------ DOCUMENT TEXT
Authors: Robert Donoghue and Fred Hicks
Editors: Fred Hicks, Lydia Leong
This document is Open Game Content, as described in section 1(d) of the Open Gaming License.
The character's rage simmers just below the surface, awaiting opportunity to burst.
A player might invoke this aspect to: Vent his frustration, usually through explosive action towards whatever he's mad at.
The GM might invoke this to: Cause the character to lose his temper at an inappropriate moment. Interfere with any action that requires calm.
The character is an academic, well versed in all manner of obscure lore. His knowledge, unfortunately, is almost entirely from books, and theory is not always the same as practice.
A player might invoke this aspect to: Dig up an obscure fact or other bit of knowledge at the right. Research like a fiend.
The GM might invoke this to: Cause problems when the character is faced with the need to apply his knowledge under the stress of "Real World" conditions.
The character is a firm believer in the better part of valor, either out of meekness, deep self interest, or some other motivator.
A player might invoke this aspect to: Run, hide, or otherwise get away from something dangerous.
------------
------ EXTRACTED ENTRIES
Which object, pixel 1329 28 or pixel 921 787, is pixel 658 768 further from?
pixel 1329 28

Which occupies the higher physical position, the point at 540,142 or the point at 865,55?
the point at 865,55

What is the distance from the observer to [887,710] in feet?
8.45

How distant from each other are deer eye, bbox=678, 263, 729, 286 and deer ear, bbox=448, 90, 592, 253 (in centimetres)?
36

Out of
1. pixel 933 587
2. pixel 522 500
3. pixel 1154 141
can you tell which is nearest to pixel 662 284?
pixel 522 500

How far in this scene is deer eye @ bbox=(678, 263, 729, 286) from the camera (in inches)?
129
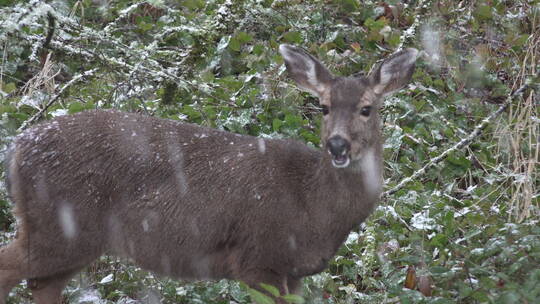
------------
**PROBLEM STATEMENT:** Please write out the whole game aspects document again, word for word.

**ANSWER SECTION:**
Authors: Robert Donoghue and Fred Hicks
Editors: Fred Hicks, Lydia Leong
This document is Open Game Content, as described in section 1(d) of the Open Gaming License.
The character's rage simmers just below the surface, awaiting opportunity to burst.
A player might invoke this aspect to: Vent his frustration, usually through explosive action towards whatever he's mad at.
The GM might invoke this to: Cause the character to lose his temper at an inappropriate moment. Interfere with any action that requires calm.
The character is an academic, well versed in all manner of obscure lore. His knowledge, unfortunately, is almost entirely from books, and theory is not always the same as practice.
A player might invoke this aspect to: Dig up an obscure fact or other bit of knowledge at the right. Research like a fiend.
The GM might invoke this to: Cause problems when the character is faced with the need to apply his knowledge under the stress of "Real World" conditions.
The character is a firm believer in the better part of valor, either out of meekness, deep self interest, or some other motivator.
A player might invoke this aspect to: Run, hide, or otherwise get away from something dangerous.